[DOCUMENT EXCERPT]
┌──

Well coordinates were in varying formats and datum across states and even within states. Our procedure involved converting all coordinates to the NAD83 datum in decimal degrees, with manual corrections for clear errors. For instance, we rectified missing negative signs in longitudes or misplaced decimal points (e.g., converting latitude 4118.8924 to 41.188924). If datum information is not available, we assumed the coordinates are from NAD83 datum. Lastly, coordinates located outside of the world range (i.e., latitudes not in [−90, 90] or longitude not in [−180, 180]) are replaced with nan.

We identified the potential aquifer and the Hydrologic Unit Code (HUC12) boundary that overlapped with each well record. We overlaid aquifer8 and HUC129 shapefiles with the groundwater well locations. The aquifer geodatabase we utilized includes 440 major and minor aquifers across the U.S10. However, it’s worth noting that some smaller or less researched aquifers might not be represented in this database, raising the possibility that a well could be drawing water from an aquifer not listed in USGWD. Twenty-three states provided at least some information about the aquifer accessed by different wells, but disparate reporting approaches and naming conventions made it difficult to compare these to other sources. As a result, our database was enhanced to include the name of the broad and specific aquifer underlying the well, as well as the 12-digit HUC code and the corresponding name of the area where the well is situated.

Data Records

The USGWD consists of a csv file (USGWD–Tabular) and a shapefile (USGWD–Geospatial) for each state. Additionally, metadata is provided in Table S1S10, including:

  • Table S1-Name of the state organization that provided the data and the corresponding state agency’s website.

  • Table S2-Summary table of when the data was collected, the person and organization that primarily assisted with the data collection, disclaimers, and representation estimations for each state.

  • Table S3-Definitions of attributes in our dataset.

  • Table S4-Crosswalk between the state dataset attributes to the corresponding attributes in USGWD.

  • Table S5-Water use categories assigned to each well and their corresponding definitions.

  • Table S6-Crosswalk between state assigned water use category for groundwater wells to the corresponding USGWD water use category.

  • Table S7-Crosswalk between state assigned county labels to the full name of each county.

  • Table S8-Crosswalk between state assignments of active and inactive wells to our corresponding assignments.

  • Table S9-Crosswalk between state assignment of how a well location is obtained to our corresponding categorization of whether the well has been GPS or field located.

  • Table S10-Crosswalk of eligible crops classified as croplands in USGWD.

The Python code used for data standardization is also provided. All data, metadata, and code can be found at the HydroShare data repository11 (https://doi.org/10.4211/hs.8b02895f02c14dd1a749bcc5584a5c55) under CC BY license.

New groundwater wells are continually drilled, and old wells abandoned. However, USGWD currently represents a static data product that captures all known wells around the time of its publication. A significant obstacle in maintaining an up-to-date database is the variability in public data access across states. While some states readily release their data, others necessitate FOIA requests, a process often mired in bureaucratic delays. Furthermore, the inconsistency in how regularly different states update their databases poses a challenge in keeping USGWD up to date. Despite these hurdles, the potential benefits of a dynamic, regularly updated database are substantial. It would significantly contribute to ongoing research and societal needs but would likely require the resources of a federal agency, such as USGS, to continually maintain such a data product.

└──

[TASK LIST]
(1) Answer these questions using the groundwater well text above.
(a) To which datum were all well coordinates converted?
(b) How many major and minor aquifers does the aquifer geodatabase include?
(c) What does Table S7 provide?
(2) Quote the groundwater well text above, from "Data Records" to "their corresponding definitions.", inclusive.

[SOURCE DATA]
┌──

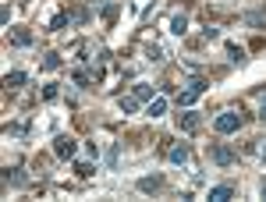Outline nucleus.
<instances>
[{"mask_svg": "<svg viewBox=\"0 0 266 202\" xmlns=\"http://www.w3.org/2000/svg\"><path fill=\"white\" fill-rule=\"evenodd\" d=\"M213 128H216L220 135H231V132H238V128H242V114H234V110H224V114L213 120Z\"/></svg>", "mask_w": 266, "mask_h": 202, "instance_id": "obj_1", "label": "nucleus"}, {"mask_svg": "<svg viewBox=\"0 0 266 202\" xmlns=\"http://www.w3.org/2000/svg\"><path fill=\"white\" fill-rule=\"evenodd\" d=\"M202 92H206V82H202V78H192V82H188V89L178 96V103H181V106H192Z\"/></svg>", "mask_w": 266, "mask_h": 202, "instance_id": "obj_2", "label": "nucleus"}, {"mask_svg": "<svg viewBox=\"0 0 266 202\" xmlns=\"http://www.w3.org/2000/svg\"><path fill=\"white\" fill-rule=\"evenodd\" d=\"M54 149H57V156H60V160H71L74 152H78L74 138H68V135H57V138H54Z\"/></svg>", "mask_w": 266, "mask_h": 202, "instance_id": "obj_3", "label": "nucleus"}, {"mask_svg": "<svg viewBox=\"0 0 266 202\" xmlns=\"http://www.w3.org/2000/svg\"><path fill=\"white\" fill-rule=\"evenodd\" d=\"M146 114H149V117H164V114H167V96H156V100H149Z\"/></svg>", "mask_w": 266, "mask_h": 202, "instance_id": "obj_4", "label": "nucleus"}, {"mask_svg": "<svg viewBox=\"0 0 266 202\" xmlns=\"http://www.w3.org/2000/svg\"><path fill=\"white\" fill-rule=\"evenodd\" d=\"M231 195H234L231 184H216V188H210V202H227Z\"/></svg>", "mask_w": 266, "mask_h": 202, "instance_id": "obj_5", "label": "nucleus"}, {"mask_svg": "<svg viewBox=\"0 0 266 202\" xmlns=\"http://www.w3.org/2000/svg\"><path fill=\"white\" fill-rule=\"evenodd\" d=\"M188 156H192V152H188V146H174V149H170V164H188Z\"/></svg>", "mask_w": 266, "mask_h": 202, "instance_id": "obj_6", "label": "nucleus"}, {"mask_svg": "<svg viewBox=\"0 0 266 202\" xmlns=\"http://www.w3.org/2000/svg\"><path fill=\"white\" fill-rule=\"evenodd\" d=\"M178 124H181L184 132H196V128H199V117H196V114H181V117H178Z\"/></svg>", "mask_w": 266, "mask_h": 202, "instance_id": "obj_7", "label": "nucleus"}, {"mask_svg": "<svg viewBox=\"0 0 266 202\" xmlns=\"http://www.w3.org/2000/svg\"><path fill=\"white\" fill-rule=\"evenodd\" d=\"M138 103H142L138 96H121V110H124V114H135V110H138Z\"/></svg>", "mask_w": 266, "mask_h": 202, "instance_id": "obj_8", "label": "nucleus"}, {"mask_svg": "<svg viewBox=\"0 0 266 202\" xmlns=\"http://www.w3.org/2000/svg\"><path fill=\"white\" fill-rule=\"evenodd\" d=\"M160 184H164V178H142V181H138V188H142V192H156Z\"/></svg>", "mask_w": 266, "mask_h": 202, "instance_id": "obj_9", "label": "nucleus"}, {"mask_svg": "<svg viewBox=\"0 0 266 202\" xmlns=\"http://www.w3.org/2000/svg\"><path fill=\"white\" fill-rule=\"evenodd\" d=\"M184 28H188V22H184V14H174V18H170V32H174V36H181Z\"/></svg>", "mask_w": 266, "mask_h": 202, "instance_id": "obj_10", "label": "nucleus"}, {"mask_svg": "<svg viewBox=\"0 0 266 202\" xmlns=\"http://www.w3.org/2000/svg\"><path fill=\"white\" fill-rule=\"evenodd\" d=\"M227 54H231V60H234V64H245V50H242V46L227 43Z\"/></svg>", "mask_w": 266, "mask_h": 202, "instance_id": "obj_11", "label": "nucleus"}, {"mask_svg": "<svg viewBox=\"0 0 266 202\" xmlns=\"http://www.w3.org/2000/svg\"><path fill=\"white\" fill-rule=\"evenodd\" d=\"M25 82H28L25 71H11V74H8V86H25Z\"/></svg>", "mask_w": 266, "mask_h": 202, "instance_id": "obj_12", "label": "nucleus"}, {"mask_svg": "<svg viewBox=\"0 0 266 202\" xmlns=\"http://www.w3.org/2000/svg\"><path fill=\"white\" fill-rule=\"evenodd\" d=\"M213 160H216V164H231V152H227V149H213Z\"/></svg>", "mask_w": 266, "mask_h": 202, "instance_id": "obj_13", "label": "nucleus"}, {"mask_svg": "<svg viewBox=\"0 0 266 202\" xmlns=\"http://www.w3.org/2000/svg\"><path fill=\"white\" fill-rule=\"evenodd\" d=\"M14 43H18V46H28V43H32V36H28V32H18V36H14Z\"/></svg>", "mask_w": 266, "mask_h": 202, "instance_id": "obj_14", "label": "nucleus"}, {"mask_svg": "<svg viewBox=\"0 0 266 202\" xmlns=\"http://www.w3.org/2000/svg\"><path fill=\"white\" fill-rule=\"evenodd\" d=\"M135 96H138V100H149L153 92H149V86H138V89H135Z\"/></svg>", "mask_w": 266, "mask_h": 202, "instance_id": "obj_15", "label": "nucleus"}, {"mask_svg": "<svg viewBox=\"0 0 266 202\" xmlns=\"http://www.w3.org/2000/svg\"><path fill=\"white\" fill-rule=\"evenodd\" d=\"M245 22H248V25H262V22H266V14H248Z\"/></svg>", "mask_w": 266, "mask_h": 202, "instance_id": "obj_16", "label": "nucleus"}, {"mask_svg": "<svg viewBox=\"0 0 266 202\" xmlns=\"http://www.w3.org/2000/svg\"><path fill=\"white\" fill-rule=\"evenodd\" d=\"M46 68H50V71H54V68H60V57H57V54H50V57H46Z\"/></svg>", "mask_w": 266, "mask_h": 202, "instance_id": "obj_17", "label": "nucleus"}, {"mask_svg": "<svg viewBox=\"0 0 266 202\" xmlns=\"http://www.w3.org/2000/svg\"><path fill=\"white\" fill-rule=\"evenodd\" d=\"M262 117H266V100H262Z\"/></svg>", "mask_w": 266, "mask_h": 202, "instance_id": "obj_18", "label": "nucleus"}, {"mask_svg": "<svg viewBox=\"0 0 266 202\" xmlns=\"http://www.w3.org/2000/svg\"><path fill=\"white\" fill-rule=\"evenodd\" d=\"M262 198H266V192H262Z\"/></svg>", "mask_w": 266, "mask_h": 202, "instance_id": "obj_19", "label": "nucleus"}]
</instances>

└──

[SOLUTIONS PER TASK]
(1)
(a) NAD83, in decimal degrees.
(b) 440 major and minor aquifers across the U.S.
(c) A crosswalk from state-assigned county labels to the full name of each county.

(2)
Data Records

The USGWD consists of a csv file (USGWD–Tabular) and a shapefile (USGWD–Geospatial) for each state. Additionally, metadata is provided in Table S1S10, including:

  • Table S1-Name of the state organization that provided the data and the corresponding state agency’s website.

  • Table S2-Summary table of when the data was collected, the person and organization that primarily assisted with the data collection, disclaimers, and representation estimations for each state.

  • Table S3-Definitions of attributes in our dataset.

  • Table S4-Crosswalk between the state dataset attributes to the corresponding attributes in USGWD.

  • Table S5-Water use categories assigned to each well and their corresponding definitions.